El buen orador conoce muy bien el efecto seductor de las palabras. Sabe perfectamente el poder que ellas tienen para evocar imágenes. Y usa certeramente los símbolos retóricos para despertar emociones.
Cada ideología política, además, tiene su peculiar sintagma. Rodea de un prestigio especial a determinadas palabras. La palabra duce y las locuciones camisas negras y fasci di combattimento fueron sagradas en el fascismo italiano. En la Alemania nazi la palabra führer alcanzó la apoteosis: era la expresión suprema del liderazgo político. Todo se rendía ante su sola enunciación. Y en torno a las expresiones “nuevo orden” y “lebensraum” (espacio vital) se agitaban las masas nazis. Los falangistas españoles, durante más de cuatro décadas, hicieron de la palabra “caudillo” un elemento retórico cargado de tono emotivo. “Caudillo de España por la gracia de Dios” era una de sus fórmulas sacramentales para enaltecer al “generalísimo Francisco Franco Bahamonde, jefe de la cruzada”. En el Caribe dominicano el caudillismo tropical e ignaro de Rafael Leónidas Trujillo le llevó a ostentar los títulos de “Benefactor de la Patria” y “Padre de la Patria Nueva”, que se repetían con enorme frecuencia en la literatura oficial.
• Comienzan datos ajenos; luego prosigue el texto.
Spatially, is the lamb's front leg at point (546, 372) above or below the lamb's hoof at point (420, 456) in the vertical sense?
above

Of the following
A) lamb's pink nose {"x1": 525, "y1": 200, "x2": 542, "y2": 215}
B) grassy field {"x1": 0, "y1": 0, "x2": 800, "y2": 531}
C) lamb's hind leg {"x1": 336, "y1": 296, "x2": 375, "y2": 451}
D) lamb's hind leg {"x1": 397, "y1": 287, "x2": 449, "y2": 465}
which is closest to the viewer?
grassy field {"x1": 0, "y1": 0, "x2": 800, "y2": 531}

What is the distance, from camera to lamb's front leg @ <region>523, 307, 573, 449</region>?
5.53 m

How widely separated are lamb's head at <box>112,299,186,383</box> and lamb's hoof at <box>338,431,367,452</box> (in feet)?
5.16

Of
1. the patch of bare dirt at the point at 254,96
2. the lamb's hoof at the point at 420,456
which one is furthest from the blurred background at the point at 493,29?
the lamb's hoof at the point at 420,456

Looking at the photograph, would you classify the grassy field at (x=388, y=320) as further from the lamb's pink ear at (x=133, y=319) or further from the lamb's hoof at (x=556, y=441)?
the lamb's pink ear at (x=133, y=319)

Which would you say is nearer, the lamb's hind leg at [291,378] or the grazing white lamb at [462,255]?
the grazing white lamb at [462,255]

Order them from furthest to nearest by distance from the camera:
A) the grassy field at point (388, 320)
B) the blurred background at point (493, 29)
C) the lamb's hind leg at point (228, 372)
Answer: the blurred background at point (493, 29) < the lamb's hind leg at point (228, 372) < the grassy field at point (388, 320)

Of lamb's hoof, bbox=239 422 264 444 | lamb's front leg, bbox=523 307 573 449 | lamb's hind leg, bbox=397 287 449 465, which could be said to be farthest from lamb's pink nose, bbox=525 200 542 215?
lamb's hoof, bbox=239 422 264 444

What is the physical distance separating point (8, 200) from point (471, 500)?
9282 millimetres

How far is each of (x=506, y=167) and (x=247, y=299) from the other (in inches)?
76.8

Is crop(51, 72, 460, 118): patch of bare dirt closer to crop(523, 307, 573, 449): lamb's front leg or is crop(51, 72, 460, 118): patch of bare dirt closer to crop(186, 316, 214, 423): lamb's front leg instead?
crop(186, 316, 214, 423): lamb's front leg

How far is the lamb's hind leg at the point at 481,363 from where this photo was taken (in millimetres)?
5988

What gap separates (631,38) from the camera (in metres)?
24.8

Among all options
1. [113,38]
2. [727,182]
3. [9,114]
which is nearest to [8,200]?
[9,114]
Las palabras “revolución” y “proletariado” alcanzaron una significación casi mítica en los regímenes marxistas. En las diversas gradaciones de los sistemas democráticos —ya que la democracia es siempre un proceso de aproximación a un modelo conceptual inalcanzable— el prestigio gira alrededor de las expresiones “democracia”, “libertad”, “derechos humanos”, “justicia social”.
Por tanto, el solo uso del idioma permite reconocer a distancia la tendencia ideológica de los agentes políticos.